My stitched images are made from twelve or fewer individual photos, each of which is 60.2 MB in size when open. I shoot everything in Camera Raw, then convert to full size uncompressed TIFF images before stitching in PTGUI. I never use JPEG, fearful of the harm it does to images (I can see it). When I make a standard 360-degree panoramic image with my usual settings, I get a file that is about 300 MB in size. And, the size is impressive: I can make a print about six feet in length, and about 17 inches tall on my Epson ink-jet printer with these files. The results are excellent.
A couple of years ago, I read about a new panoramic mount called the Gigapan, which is a motorized stepping mount that will hold a variety of cameras. The mount is capable of making hundreds or thousands of separate images to construct images that are single-cylinder panoramas or fully spherical panoramas. It comes with its own stitching software (perhaps it has the Helmut Dersch code inside?) that can take hundreds or thousands of component images, and make them into a multi-gigabyte panoramic image.
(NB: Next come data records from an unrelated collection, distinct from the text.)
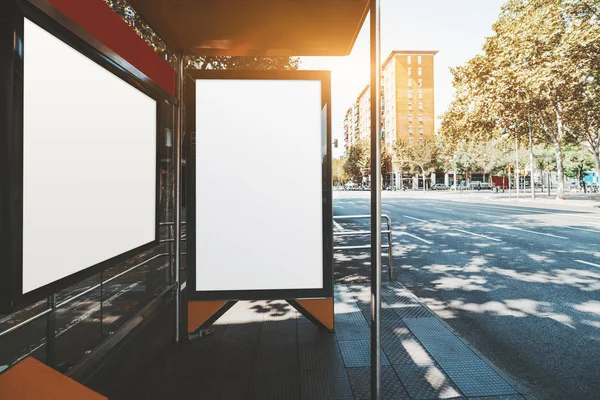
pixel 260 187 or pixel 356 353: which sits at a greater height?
pixel 260 187

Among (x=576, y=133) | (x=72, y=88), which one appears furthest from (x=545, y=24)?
(x=72, y=88)

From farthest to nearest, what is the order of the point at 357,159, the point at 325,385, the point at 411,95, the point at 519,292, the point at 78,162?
the point at 357,159 < the point at 411,95 < the point at 519,292 < the point at 325,385 < the point at 78,162

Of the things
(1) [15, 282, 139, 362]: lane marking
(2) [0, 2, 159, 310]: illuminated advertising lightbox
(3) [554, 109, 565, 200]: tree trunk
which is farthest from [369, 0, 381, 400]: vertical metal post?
(3) [554, 109, 565, 200]: tree trunk

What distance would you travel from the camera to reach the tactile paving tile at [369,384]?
2.67 meters

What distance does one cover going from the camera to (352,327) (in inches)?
157

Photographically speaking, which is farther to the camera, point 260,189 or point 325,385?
point 260,189

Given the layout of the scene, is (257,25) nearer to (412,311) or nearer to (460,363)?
(460,363)

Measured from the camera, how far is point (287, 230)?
3396 mm

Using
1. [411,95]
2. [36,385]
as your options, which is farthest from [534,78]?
[411,95]

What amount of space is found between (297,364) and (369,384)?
643mm

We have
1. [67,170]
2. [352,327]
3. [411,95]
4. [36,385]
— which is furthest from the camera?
[411,95]

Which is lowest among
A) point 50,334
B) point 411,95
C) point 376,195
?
point 50,334

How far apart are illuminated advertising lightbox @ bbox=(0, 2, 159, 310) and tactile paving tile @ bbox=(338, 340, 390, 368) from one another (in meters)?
2.05

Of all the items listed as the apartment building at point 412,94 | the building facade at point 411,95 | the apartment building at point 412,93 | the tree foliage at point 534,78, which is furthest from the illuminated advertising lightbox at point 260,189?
the apartment building at point 412,93
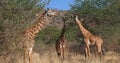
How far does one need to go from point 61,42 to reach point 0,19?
26.0 ft

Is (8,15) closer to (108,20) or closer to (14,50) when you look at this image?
(14,50)

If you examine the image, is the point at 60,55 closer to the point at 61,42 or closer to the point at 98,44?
the point at 61,42

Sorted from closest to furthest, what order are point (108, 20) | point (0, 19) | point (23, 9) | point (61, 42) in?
point (0, 19), point (23, 9), point (61, 42), point (108, 20)

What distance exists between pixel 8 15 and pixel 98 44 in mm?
9993

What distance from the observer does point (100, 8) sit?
28.9 m

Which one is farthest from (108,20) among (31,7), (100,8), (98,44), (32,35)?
(31,7)

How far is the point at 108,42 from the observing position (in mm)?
29547

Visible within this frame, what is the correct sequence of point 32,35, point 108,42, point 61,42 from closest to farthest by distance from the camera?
point 32,35 → point 61,42 → point 108,42

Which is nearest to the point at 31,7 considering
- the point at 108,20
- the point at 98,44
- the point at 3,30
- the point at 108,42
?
the point at 3,30

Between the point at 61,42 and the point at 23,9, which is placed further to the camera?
the point at 61,42

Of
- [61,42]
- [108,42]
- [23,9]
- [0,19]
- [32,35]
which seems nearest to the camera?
[0,19]

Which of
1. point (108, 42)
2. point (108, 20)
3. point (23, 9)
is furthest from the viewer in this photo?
point (108, 42)

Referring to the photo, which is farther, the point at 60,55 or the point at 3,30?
the point at 60,55

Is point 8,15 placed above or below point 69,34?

The idea of using a Gigapan mount has gotten my attention a few times, but I postponed getting one until the right moment, a combination of nice scenery, good weather, a bit of spare time and a renewed interest in making panoramic images. We had about two inches of spring rain in the past ten days in San Luis Obispo County, and the grass is on its extended green behavior for a short while as a result. Very soon this verdant color will transform into California Gold, a dry-straw color that lasts until late November when we get our next rainfall.
Here is Gigapan, working on my afternoon panoramic image. It took 504 separate images to make the image I did today. Once I get the image stitched in the Gigapan Stitch software, I will post a link to it here.
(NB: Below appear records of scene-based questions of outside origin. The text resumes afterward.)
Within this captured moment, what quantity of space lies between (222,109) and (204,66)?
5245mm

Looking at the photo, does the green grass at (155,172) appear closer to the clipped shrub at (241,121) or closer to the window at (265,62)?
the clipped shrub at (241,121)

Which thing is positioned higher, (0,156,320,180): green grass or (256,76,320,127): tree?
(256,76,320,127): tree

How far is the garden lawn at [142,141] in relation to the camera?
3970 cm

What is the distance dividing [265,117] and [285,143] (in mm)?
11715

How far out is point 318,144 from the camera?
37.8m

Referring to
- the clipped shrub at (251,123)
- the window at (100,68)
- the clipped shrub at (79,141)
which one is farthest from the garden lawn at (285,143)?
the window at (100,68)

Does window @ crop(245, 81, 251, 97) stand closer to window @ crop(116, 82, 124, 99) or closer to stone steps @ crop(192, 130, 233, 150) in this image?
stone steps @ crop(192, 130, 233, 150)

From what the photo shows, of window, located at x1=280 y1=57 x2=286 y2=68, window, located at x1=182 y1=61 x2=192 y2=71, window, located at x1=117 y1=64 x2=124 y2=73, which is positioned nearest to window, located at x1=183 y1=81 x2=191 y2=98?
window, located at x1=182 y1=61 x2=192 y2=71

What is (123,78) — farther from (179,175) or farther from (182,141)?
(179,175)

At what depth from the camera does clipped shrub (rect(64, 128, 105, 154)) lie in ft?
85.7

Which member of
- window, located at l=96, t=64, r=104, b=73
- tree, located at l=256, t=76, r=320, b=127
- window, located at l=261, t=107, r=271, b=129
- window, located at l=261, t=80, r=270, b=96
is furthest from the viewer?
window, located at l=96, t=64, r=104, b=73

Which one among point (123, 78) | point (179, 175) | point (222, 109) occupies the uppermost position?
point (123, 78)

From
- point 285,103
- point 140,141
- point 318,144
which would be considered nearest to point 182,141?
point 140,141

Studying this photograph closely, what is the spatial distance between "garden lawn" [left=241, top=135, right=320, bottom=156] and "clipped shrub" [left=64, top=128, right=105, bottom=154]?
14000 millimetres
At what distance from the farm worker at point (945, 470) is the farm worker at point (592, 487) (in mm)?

I rented the Gigapan Epic Pro mount this week from my friends at BorrowLenses.com. The package arrived on Friday, and I jumped in with both feet. This big Gigapan unit retails for $895, but I’m renting it because I don’t know if it’s something I need to own.
The unit is a motorized cradle that can accommodate a camera and lens of up to ten pounds. Its controls allow me to select a 360-degree panorama, or a partial panorama, and then it calculates how many frames to shoot, and it moves the camera up-down, left-right until it captures the complete set of photos needed. The controls are simple, and the operation is foolproof.
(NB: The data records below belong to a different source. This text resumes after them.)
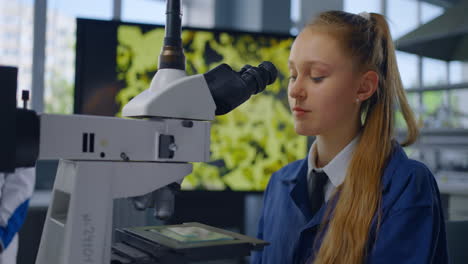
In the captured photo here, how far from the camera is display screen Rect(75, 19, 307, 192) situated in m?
1.77

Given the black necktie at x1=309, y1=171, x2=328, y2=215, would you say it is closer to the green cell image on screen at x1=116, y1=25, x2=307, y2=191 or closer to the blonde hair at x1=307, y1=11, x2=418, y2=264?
the blonde hair at x1=307, y1=11, x2=418, y2=264

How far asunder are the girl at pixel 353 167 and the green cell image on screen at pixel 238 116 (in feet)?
2.69

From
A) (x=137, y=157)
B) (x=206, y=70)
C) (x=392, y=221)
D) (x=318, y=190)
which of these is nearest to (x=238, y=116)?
(x=206, y=70)

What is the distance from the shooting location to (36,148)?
2.10ft

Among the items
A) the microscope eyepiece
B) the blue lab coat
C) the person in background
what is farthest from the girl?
the person in background

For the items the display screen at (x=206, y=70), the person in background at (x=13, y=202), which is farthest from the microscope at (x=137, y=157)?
the display screen at (x=206, y=70)

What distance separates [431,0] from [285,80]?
3.68 meters

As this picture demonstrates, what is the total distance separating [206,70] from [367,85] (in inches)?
39.0

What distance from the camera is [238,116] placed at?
197 centimetres

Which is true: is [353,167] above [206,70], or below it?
below

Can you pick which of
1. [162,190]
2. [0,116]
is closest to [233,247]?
[162,190]

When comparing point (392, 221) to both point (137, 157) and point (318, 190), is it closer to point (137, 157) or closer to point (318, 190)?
point (318, 190)

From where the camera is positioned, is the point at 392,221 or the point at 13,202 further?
the point at 13,202

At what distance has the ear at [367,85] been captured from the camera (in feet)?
3.37
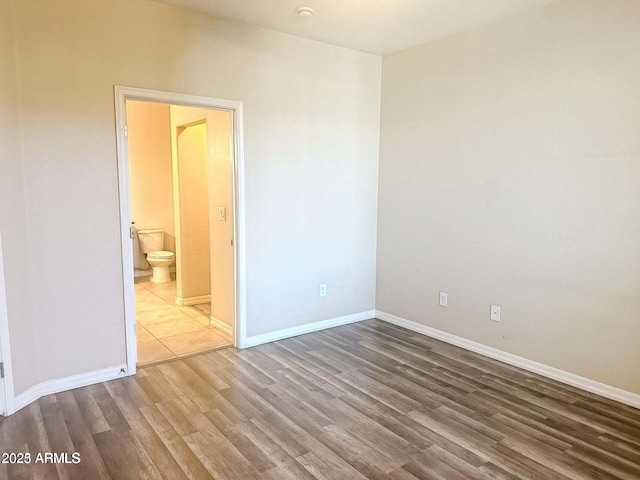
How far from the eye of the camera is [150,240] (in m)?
6.66

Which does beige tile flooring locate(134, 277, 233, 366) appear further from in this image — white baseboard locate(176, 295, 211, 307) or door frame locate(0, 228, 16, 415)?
door frame locate(0, 228, 16, 415)

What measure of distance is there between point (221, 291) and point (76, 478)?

One must be prepared for the Gigapan, however. Knowing the position, or calculating the position of the optical center of your lens is helpful, and understanding how to expose for panoramic images is critical. And, one must also buy every available memory card in your county before venturing out to use the Gigapan. Shooting Camera Raw images for the three photos I took today took five 8GB memory cards, and I’m still transferring the photos to my hard drive. (Gigapan recommends JPEG, which I might try tomorrow when I make my next image. With JPEG I will worry less about card capacity.)
I took my second 360-degree panorama this afternoon, and had to pay careful attention to the number of available photos on each of my cards. I watched carefully, and paused the Gigapan twice to change cards for one photo of 504 component parts.
The Gigapan is a nice unit, and its ability to automate the process of stepped panoramic shooting is delightful. So far, I like it (except for carrying it and the heavy tripod I am using).
Tonight I jump into the Gigapan Stitch software, and I will report back tomorrow on how that process works. I’m about to make my first multi-gigabyte panoramic image.